Whether that "Save-the-Trib" mentality translates into meaningful revenue for the paper, however, is another matter—especially as some media experts question whether such voluntary paywall models can be successful on the local level.
To paywall or not to paywall has been a troubling question for the nation's media bosses, many of whom have seen meager gains in online ad revenue. According to the Pew Research Center's "State of the Media" report released in April 2015, digital ad revenue across all media grew 18 percent from 2013 to 2014. Unfortunately, the legacy news industry, which includes newspapers like The Tribune, has barely a sliver of that revenue pie. Instead, according to the Pew Center, five technology companies took in half of all display-ad revenue, with Facebook alone accounting for 24 percent of that pie.
Tribune editor and publisher Terry Orme says he considered the idea of charging all online readers for content but realized that "we'd take a terrific hit in [web] traffic"—especially when stacked up against competitors like the Deseret News and KSL.com.
Instead, the model the Trib is now rolling out will be purely optional. A "premium" $9.99 per-month membership gives readers access to the ad-free site and invitations to special events, while a "sustaining" $4.99 per-month member would receive only special-event access.
Orme says the program would expand on the town-hall events the Trib has held in the past, such as its forum on police use of force, or a recent "What Mormon Women Want" event the paper hosted at the Salt Lake City Main Library. Orme says other events would be more hands-on: For instance, a photography class where members could come to the office one day to learn photography basics from Trib photographers and then go out on another day to shoot pictures in Memory Grove. Food writer Kathy Stephenson could teach members how to cook up a mean dish of baklava. Or, members could have a cup of coffee and breakfast with Pat Bagley, other editorial columnists and even Orme himself.
"We'd say, 'Hey, look ... come out on Saturday morning. We'll feed you and we can talk politics.

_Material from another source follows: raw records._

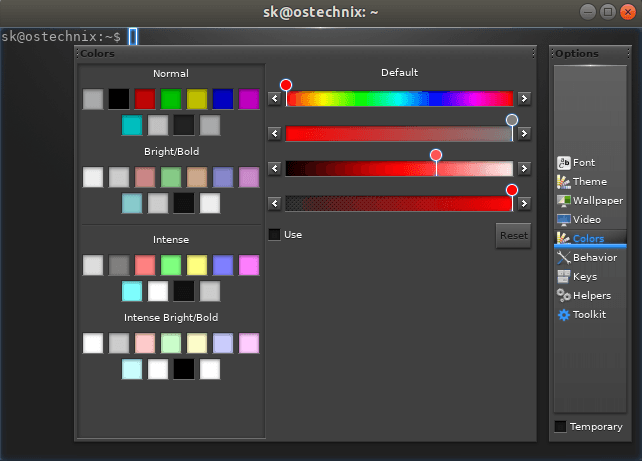 Terminology color settings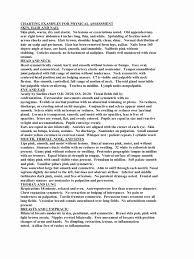 9 10 Physical Assessment Samples Soft 555 Com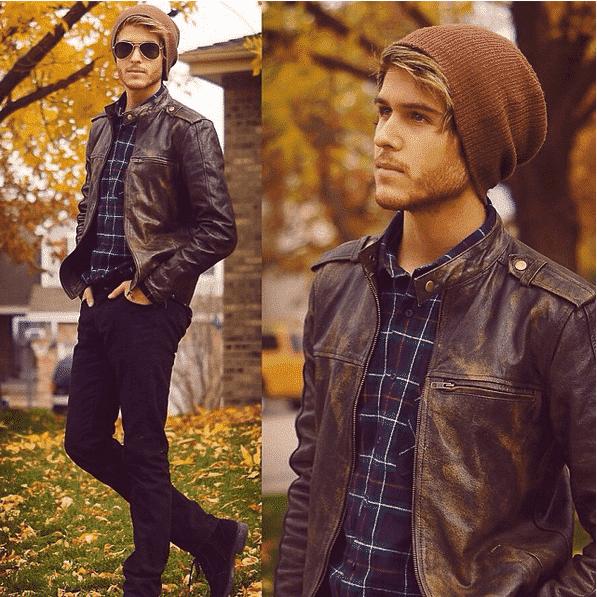 Looks Hipster moda para Guys (12)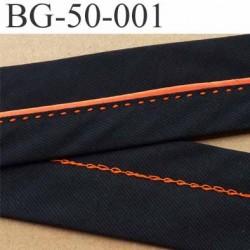 sangle biais ruban a plat en coton couleur noir et orange largeur 5 cm souple vraiment très très solide vendu au mètre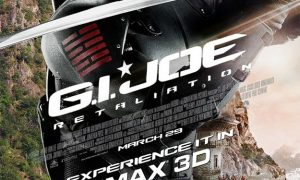 GI JOE: RETALIATION IMAX Poster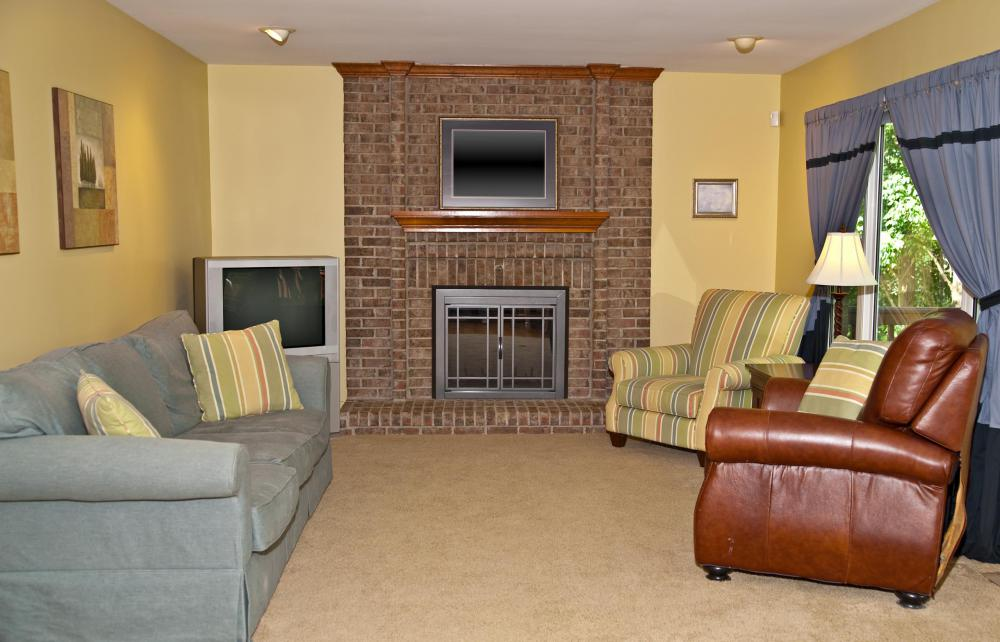 Staging can show potential uses for rooms in a house.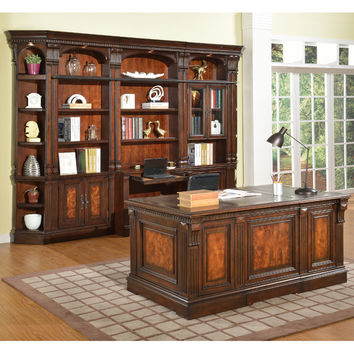 Corsica Library 5 Piece Wall Executive Desk Antique Vintage Dark Chocolate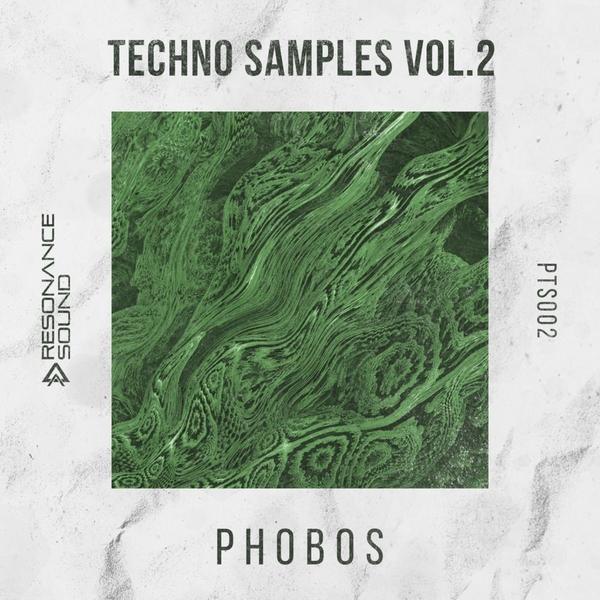 Phobos: Techno Samples Vol 2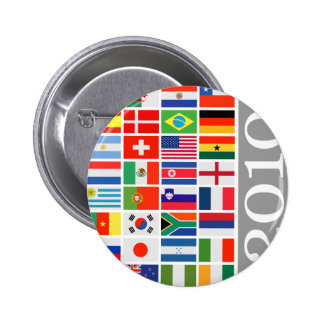 FIFA World Cup 2010 6 Cm Round Badge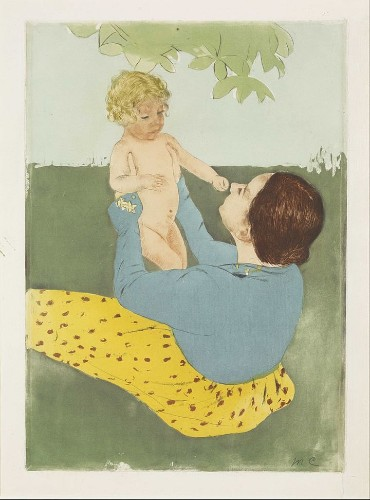 A Glorious Survey Of Moms In Art History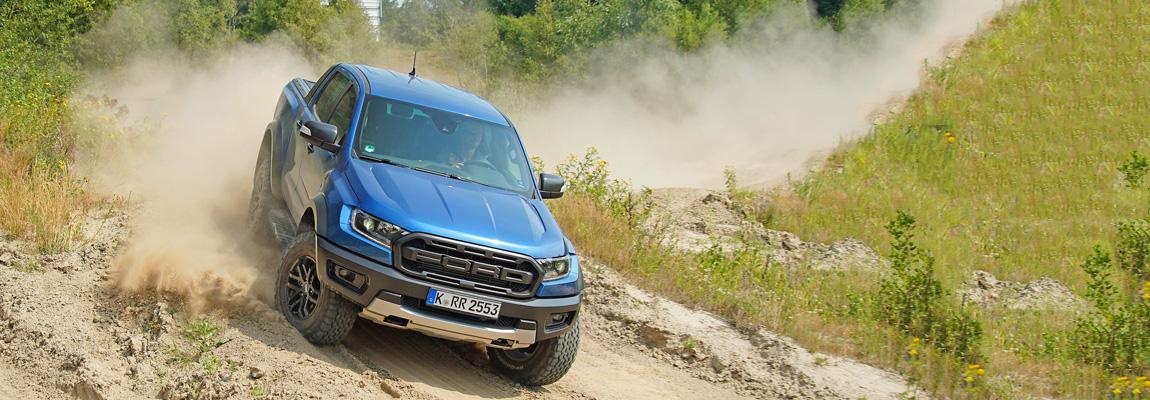 Dit betaal je voor de Nederlandse uitvoering van de Ford Ranger Raptor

You can tell us how full of crap we are because of our election coverage'— that sort of thing," Orme says.
Richard Hanley, a professor of journalism at Quinnipiac University in Connecticut, says this "value-added" kind of paywall is being tested at a variety of newspapers, including The New York Times, which gives its members opportunities to rub elbows with sports athletes, famous authors and political newsmakers.
Such efforts have met with mixed results: "The jury is still out," Hanley says.
The Times paywall members "get into these big events with heavy hitters, newsmakers— it's the insider's perspective," Hanley says. "There's a certain allure to that, but for local newspapers, I don't know if the celebrity roster is such that it can sustain that model."
This model also presents another challenge: adding the role of entertainer to journalists' already stacked workload. Orme, however, says that, so far, Trib reporters have been willing to go the extra mile with such events, though he hopes it doesn't add too much of a burden.
"The big danger is that we're burning people to a cinder," Orme says. "That's not just in our newsroom, but all newsrooms."
Orme only expects around 1 percent or fewer of the site's unique visitors to sign up for a membership. But no matter how small that number, all the funds go to help support the newsroom and help journalists do their jobs better.
The move is a gamble, but Orme hopes it's one that readers will bet on when it comes to supporting the Trib's role in propping up the Fourth Estate in Utah. "I'm confident in saying that no one has really figured digital advertising out," Orme says. "So I think it's a good time to try something new and play on the goodwill of readers, and the fact that people do want to support us."